She doesn't answer him, eyes stoic and guarded, and he knows the situation's not any easier on her but still he runs his hands through his hair, exasperated.

"Oh, God," he says. "I cannot _deal_ with you right now."

"You could go back home," she says. "To Britain. Keep writing there."

"I'm not going to run," he says. "Not this time."

She smiles. "Which is why I love you," she says, and she tugs at his stained tie, pulling him closer. She smells of powder and perfume, and he is so, so tempted to kiss her but knows exactly how dangerous it would be to do so right now, even without taking into account the surveillance Wessex's men have on him.

"You're going to go through with it, then?" she asks softly.

Will leans back against his desk; she lets go of his tie. "Yes," he says. "Unless you think you can call him off, I don't have much of a choice, do I?"

She strips off her gloves, delicate eyebrow arched wryly. "I suppose you don't," she says, and he grabs for her at the same time as she reaches for him.
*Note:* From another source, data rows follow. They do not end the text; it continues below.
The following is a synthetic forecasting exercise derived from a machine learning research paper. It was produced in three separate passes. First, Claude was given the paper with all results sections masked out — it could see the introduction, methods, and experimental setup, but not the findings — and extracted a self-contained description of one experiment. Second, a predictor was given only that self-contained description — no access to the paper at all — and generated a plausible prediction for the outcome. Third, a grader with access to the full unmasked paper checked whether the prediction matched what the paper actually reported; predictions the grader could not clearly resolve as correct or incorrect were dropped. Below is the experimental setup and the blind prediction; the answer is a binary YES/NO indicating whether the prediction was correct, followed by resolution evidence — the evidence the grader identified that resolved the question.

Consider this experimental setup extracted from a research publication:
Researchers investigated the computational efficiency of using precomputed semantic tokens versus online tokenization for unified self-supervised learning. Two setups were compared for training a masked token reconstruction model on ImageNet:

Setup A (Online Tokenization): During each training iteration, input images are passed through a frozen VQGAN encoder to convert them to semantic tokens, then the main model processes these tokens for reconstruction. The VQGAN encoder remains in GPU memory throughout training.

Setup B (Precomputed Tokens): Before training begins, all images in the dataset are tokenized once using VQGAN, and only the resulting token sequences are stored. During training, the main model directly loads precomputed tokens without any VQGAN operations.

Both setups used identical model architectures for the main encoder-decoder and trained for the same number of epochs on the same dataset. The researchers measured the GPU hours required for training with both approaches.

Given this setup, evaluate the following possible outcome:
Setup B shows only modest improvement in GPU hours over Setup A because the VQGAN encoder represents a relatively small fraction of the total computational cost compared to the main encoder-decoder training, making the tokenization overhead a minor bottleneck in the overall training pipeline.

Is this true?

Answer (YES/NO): NO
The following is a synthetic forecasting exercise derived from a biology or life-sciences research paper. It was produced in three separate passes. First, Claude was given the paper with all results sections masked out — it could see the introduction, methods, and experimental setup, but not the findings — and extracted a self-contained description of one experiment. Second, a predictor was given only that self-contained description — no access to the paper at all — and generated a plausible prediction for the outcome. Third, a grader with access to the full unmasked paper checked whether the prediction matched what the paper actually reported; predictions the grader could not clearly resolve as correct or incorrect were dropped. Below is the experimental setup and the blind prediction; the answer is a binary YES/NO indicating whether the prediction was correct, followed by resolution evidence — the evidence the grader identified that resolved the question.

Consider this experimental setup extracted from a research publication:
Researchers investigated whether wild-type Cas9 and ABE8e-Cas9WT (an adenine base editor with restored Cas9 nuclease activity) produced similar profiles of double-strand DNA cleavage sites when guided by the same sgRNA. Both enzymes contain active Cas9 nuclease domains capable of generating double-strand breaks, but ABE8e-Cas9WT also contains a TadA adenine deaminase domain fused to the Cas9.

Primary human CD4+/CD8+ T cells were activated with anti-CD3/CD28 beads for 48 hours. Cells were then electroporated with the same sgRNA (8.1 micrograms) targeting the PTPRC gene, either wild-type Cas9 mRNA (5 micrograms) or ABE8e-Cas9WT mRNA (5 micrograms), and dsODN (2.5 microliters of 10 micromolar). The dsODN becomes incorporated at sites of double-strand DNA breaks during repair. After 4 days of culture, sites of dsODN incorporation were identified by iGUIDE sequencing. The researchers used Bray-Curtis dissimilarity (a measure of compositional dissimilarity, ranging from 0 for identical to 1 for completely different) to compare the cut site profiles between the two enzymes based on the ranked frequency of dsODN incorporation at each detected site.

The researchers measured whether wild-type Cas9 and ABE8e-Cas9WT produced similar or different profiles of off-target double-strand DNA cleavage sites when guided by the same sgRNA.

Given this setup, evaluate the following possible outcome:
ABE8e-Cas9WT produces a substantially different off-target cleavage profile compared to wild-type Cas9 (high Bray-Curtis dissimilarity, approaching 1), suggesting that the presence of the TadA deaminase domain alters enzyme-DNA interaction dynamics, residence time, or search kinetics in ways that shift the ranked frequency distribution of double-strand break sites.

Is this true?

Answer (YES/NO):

He kisses her until her pins are falling from her hair and her scarlet lipstick is smeared across her cheek. "Run," she breathes into his mouth, and when he pulls back and she smiles, the effect is curiously eerie.

"You're not serious," he says.

She kisses him again, and he draws his hands through her pale hair wonderingly.

* * *

**2009.**

* * *

Will moans, smashing a hand across his keyboard.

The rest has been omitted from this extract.